▶ _BRIEF_
Locate the line containing "What amount of" in the data below. Reproduce it and every following line up to the end, exactly as given.

▶ _INPUT MATERIAL_
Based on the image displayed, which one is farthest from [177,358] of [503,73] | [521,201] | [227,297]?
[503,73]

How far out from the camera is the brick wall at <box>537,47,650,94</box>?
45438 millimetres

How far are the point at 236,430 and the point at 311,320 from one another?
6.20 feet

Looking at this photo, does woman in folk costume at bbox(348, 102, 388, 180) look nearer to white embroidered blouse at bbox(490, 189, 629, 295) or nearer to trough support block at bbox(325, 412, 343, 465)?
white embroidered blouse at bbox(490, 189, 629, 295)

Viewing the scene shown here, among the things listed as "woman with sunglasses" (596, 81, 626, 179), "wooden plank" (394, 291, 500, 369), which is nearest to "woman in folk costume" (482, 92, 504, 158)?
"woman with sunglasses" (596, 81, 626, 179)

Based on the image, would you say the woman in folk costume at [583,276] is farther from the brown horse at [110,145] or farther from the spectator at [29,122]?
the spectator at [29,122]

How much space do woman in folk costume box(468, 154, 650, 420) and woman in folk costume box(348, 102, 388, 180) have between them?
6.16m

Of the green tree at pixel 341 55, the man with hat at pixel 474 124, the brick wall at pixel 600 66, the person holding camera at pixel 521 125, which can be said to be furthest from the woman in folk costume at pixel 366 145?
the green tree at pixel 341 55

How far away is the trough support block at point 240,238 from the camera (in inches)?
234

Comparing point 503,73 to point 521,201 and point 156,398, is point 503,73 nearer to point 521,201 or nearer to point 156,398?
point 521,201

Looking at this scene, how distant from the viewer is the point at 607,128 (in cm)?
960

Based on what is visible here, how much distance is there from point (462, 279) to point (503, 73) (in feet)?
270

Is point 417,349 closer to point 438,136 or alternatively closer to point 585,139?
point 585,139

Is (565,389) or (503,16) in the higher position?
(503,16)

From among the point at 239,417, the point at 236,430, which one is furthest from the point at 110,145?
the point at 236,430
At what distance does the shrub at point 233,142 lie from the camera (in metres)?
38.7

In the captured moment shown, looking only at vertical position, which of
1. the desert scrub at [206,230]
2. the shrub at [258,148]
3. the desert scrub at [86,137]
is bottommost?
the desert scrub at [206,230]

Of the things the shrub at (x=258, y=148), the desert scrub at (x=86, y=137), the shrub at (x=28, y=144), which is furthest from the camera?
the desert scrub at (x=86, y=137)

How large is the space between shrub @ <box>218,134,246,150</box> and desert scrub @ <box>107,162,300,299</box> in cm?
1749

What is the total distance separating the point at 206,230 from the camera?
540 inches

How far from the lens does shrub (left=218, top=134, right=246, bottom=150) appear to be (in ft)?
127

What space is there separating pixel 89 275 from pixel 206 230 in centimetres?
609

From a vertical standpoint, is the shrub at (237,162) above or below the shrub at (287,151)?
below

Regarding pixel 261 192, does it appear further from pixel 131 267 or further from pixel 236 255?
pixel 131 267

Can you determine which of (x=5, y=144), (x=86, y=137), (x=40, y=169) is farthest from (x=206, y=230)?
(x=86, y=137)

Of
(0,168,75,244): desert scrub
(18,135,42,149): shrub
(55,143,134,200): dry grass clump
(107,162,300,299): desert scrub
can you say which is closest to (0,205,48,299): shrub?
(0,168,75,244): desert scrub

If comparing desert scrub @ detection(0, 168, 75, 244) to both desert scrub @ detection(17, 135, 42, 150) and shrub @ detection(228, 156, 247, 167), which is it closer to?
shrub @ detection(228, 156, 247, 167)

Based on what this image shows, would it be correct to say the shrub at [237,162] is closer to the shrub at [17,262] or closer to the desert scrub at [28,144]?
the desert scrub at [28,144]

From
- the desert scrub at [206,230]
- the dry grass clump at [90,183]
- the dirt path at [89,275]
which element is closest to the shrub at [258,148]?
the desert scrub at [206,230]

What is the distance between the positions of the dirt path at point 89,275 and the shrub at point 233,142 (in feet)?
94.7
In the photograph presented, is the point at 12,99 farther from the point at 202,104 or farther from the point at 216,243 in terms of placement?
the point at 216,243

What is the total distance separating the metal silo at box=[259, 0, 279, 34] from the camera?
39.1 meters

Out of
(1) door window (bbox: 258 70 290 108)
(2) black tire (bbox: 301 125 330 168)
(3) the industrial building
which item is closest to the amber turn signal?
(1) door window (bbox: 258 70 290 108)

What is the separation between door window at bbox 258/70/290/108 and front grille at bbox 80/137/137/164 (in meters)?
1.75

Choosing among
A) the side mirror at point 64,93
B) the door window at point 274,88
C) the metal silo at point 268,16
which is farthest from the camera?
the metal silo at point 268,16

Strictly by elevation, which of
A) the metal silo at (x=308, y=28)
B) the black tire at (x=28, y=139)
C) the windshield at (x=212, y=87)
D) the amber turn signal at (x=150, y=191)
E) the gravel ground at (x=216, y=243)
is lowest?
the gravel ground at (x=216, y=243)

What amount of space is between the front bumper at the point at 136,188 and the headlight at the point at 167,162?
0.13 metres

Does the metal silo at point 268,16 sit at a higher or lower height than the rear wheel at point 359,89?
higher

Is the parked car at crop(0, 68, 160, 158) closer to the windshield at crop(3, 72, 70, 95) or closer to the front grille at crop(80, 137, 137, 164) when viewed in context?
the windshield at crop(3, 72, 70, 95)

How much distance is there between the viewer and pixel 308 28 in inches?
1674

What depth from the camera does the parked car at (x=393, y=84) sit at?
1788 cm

▶ _FINAL RESULT_
What amount of space is between the front bumper at the point at 136,188 and the headlight at the point at 167,162?
0.13 metres

Does the metal silo at point 268,16 sit at a higher or lower height than the rear wheel at point 359,89?
higher

Is the parked car at crop(0, 68, 160, 158) closer to the windshield at crop(3, 72, 70, 95) or closer to the front grille at crop(80, 137, 137, 164) when viewed in context?
the windshield at crop(3, 72, 70, 95)

How much distance is there between the viewer and pixel 308 28 in inches?
1674

What depth from the camera does the parked car at (x=393, y=84) sit at?
1788 cm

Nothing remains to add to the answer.